-- Instruction --
Copy out word for word the stretch of the listing from the line containing "Gratuitous Space Battles" through the line containing "MuscleBlaze Creatine Monohydrate", leaving out the pictures.

-- Data shown --
▶

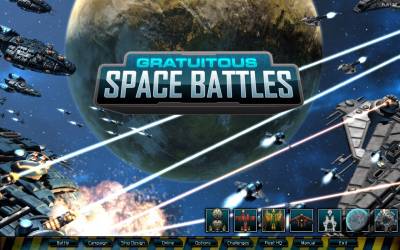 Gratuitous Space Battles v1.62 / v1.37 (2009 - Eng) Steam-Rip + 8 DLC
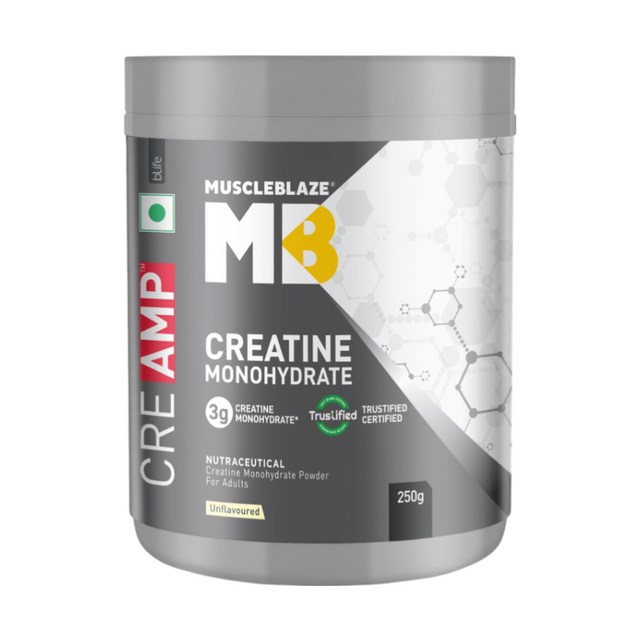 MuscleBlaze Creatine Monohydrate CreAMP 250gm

◀
▶

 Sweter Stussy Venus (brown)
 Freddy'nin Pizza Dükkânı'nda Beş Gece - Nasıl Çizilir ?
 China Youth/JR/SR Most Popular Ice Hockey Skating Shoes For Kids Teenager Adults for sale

◀
▶

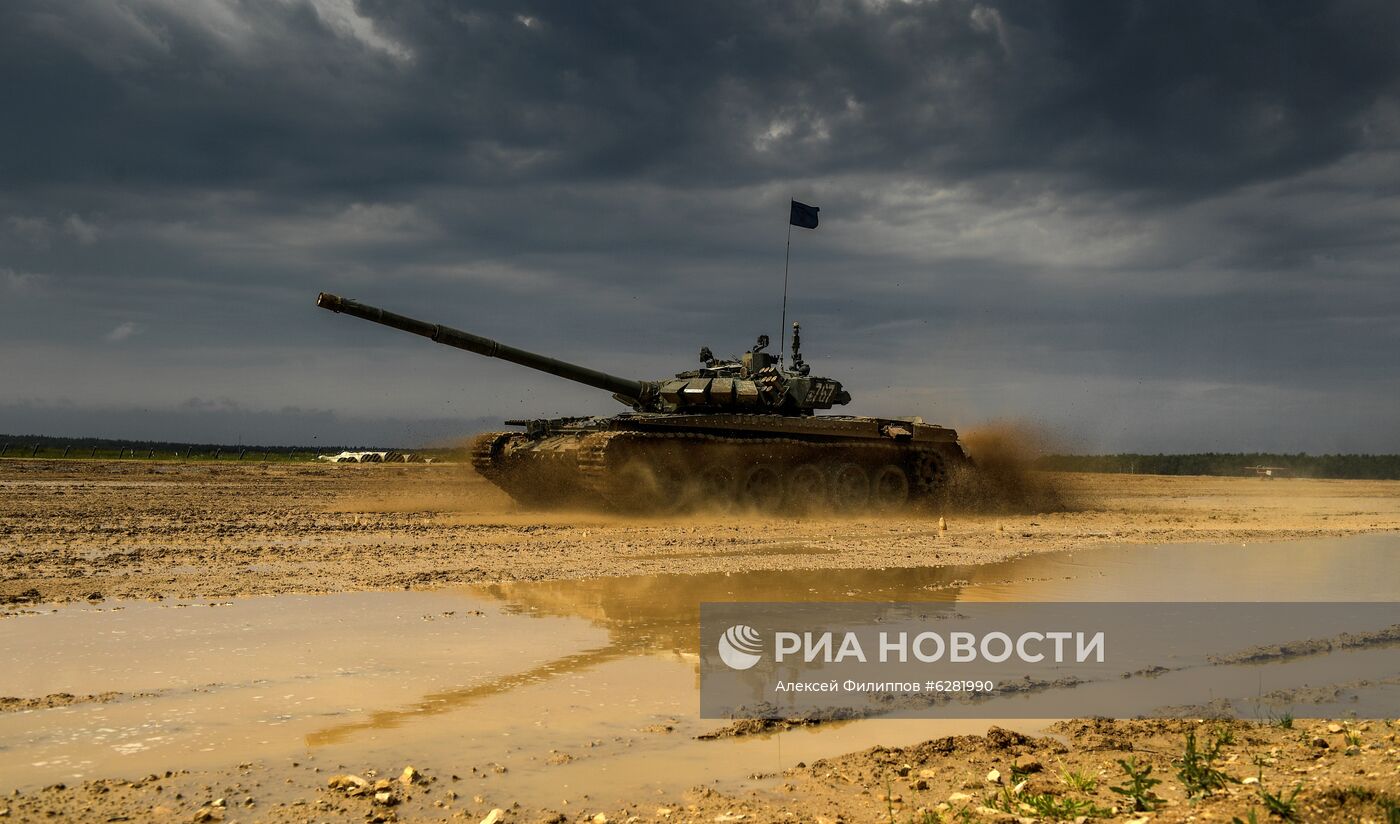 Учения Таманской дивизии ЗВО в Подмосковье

◀

-- Result of this task --
 Gratuitous Space Battles v1.62 / v1.37 (2009 - Eng) Steam-Rip + 8 DLC
 MuscleBlaze Creatine Monohydrate CreAMP 250gm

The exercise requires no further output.